**Work to do:** Render the items from the line with "How far is paving" to the line with "264 centimetres", both included, as a two-column CSV headed text and answer, with one row per item. Put each field in quotation marks, turn line breaks into spaces, and leave the pictures out.

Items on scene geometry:
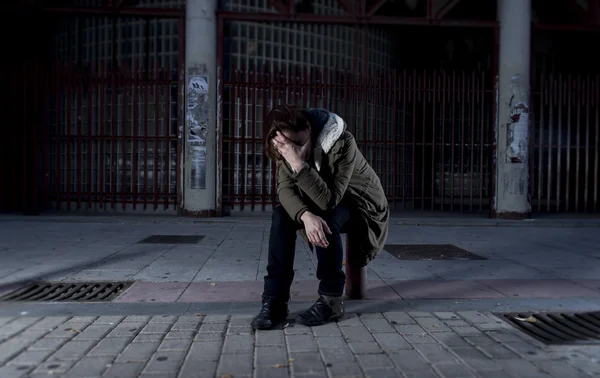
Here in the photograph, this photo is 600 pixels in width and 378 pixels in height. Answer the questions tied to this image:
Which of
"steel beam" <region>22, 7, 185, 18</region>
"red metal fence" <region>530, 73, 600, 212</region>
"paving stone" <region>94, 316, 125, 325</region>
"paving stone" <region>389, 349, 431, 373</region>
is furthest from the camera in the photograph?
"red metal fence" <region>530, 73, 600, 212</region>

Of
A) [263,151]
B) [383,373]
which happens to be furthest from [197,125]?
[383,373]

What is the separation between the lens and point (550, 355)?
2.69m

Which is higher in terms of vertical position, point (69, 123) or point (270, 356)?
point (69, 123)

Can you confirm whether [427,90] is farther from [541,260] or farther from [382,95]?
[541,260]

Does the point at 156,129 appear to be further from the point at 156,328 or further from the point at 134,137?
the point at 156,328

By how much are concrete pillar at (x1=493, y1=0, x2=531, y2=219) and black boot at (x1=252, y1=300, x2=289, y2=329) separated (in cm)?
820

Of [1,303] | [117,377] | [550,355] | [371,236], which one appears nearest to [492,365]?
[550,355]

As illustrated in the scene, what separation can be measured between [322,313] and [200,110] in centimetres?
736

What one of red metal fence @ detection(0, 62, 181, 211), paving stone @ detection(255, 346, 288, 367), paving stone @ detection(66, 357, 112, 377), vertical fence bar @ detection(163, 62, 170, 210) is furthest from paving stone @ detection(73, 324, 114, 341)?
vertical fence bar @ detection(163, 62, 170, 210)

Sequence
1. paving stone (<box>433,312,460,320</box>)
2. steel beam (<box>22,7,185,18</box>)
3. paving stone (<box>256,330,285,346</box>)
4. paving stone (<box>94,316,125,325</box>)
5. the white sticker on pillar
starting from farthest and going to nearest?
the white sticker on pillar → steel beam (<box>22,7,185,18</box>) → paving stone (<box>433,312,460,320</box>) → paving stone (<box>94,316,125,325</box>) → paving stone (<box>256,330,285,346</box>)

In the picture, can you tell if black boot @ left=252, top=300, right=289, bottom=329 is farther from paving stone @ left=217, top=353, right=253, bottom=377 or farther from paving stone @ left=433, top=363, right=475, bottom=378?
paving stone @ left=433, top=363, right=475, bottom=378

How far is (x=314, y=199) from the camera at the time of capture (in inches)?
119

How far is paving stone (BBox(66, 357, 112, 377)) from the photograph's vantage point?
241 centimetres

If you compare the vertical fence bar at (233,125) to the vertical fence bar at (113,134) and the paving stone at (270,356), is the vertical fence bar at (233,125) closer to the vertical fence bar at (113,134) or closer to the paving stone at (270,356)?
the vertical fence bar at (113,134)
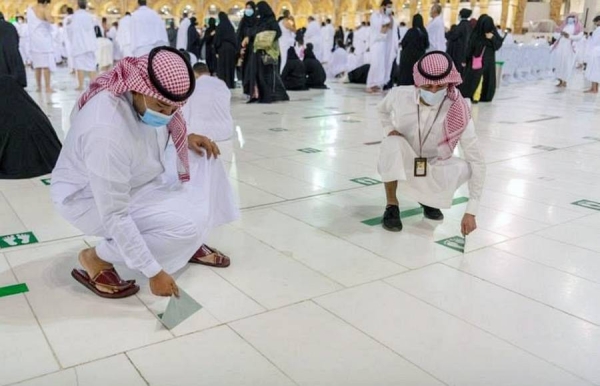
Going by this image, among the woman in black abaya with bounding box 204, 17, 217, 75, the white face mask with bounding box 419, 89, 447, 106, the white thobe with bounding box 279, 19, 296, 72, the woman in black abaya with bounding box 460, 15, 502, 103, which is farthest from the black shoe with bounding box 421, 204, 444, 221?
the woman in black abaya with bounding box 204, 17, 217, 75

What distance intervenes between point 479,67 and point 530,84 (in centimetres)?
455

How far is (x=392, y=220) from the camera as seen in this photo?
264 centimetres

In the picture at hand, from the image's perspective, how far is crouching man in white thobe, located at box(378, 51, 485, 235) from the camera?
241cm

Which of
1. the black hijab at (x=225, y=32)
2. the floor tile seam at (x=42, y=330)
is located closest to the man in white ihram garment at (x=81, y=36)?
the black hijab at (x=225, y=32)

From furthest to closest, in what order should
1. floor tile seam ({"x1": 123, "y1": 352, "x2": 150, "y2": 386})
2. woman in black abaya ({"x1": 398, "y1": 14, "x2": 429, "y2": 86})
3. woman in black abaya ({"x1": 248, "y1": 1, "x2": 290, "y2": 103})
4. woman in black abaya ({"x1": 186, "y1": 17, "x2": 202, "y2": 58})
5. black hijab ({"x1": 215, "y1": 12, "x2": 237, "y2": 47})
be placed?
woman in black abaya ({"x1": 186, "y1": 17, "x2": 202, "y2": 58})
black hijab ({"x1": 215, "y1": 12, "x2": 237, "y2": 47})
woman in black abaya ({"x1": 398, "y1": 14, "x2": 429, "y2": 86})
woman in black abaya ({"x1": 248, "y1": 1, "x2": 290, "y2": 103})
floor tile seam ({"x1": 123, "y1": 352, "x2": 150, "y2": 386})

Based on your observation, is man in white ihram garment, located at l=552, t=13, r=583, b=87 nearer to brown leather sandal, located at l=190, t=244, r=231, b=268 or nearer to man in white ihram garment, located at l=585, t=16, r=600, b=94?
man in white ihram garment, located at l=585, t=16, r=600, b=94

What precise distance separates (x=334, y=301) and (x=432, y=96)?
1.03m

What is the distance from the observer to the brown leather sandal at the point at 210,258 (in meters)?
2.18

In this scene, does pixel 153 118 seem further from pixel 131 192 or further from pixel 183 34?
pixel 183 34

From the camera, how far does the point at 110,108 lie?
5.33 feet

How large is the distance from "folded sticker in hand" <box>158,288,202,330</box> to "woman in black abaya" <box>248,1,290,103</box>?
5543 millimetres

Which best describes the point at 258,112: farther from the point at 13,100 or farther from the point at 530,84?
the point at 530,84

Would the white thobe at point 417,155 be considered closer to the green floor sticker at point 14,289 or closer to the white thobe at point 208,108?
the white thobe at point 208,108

**Task solution:**
text,answer
"How far is paving stone (BBox(66, 357, 112, 377)) from the photograph's vantage point?","241 centimetres"
"If you compare the vertical fence bar at (233,125) to the vertical fence bar at (113,134) and the paving stone at (270,356), is the vertical fence bar at (233,125) closer to the vertical fence bar at (113,134) or closer to the paving stone at (270,356)?","the vertical fence bar at (113,134)"
"Going by this image, among the woman in black abaya with bounding box 204, 17, 217, 75, the white face mask with bounding box 419, 89, 447, 106, the white thobe with bounding box 279, 19, 296, 72, the woman in black abaya with bounding box 460, 15, 502, 103, which is farthest from the black shoe with bounding box 421, 204, 444, 221?","the woman in black abaya with bounding box 204, 17, 217, 75"
"What distance intervenes between point 479,67 and point 530,84 (in centimetres)?","455"
"How far is (x=392, y=220) from the camera as seen in this photo?","264 centimetres"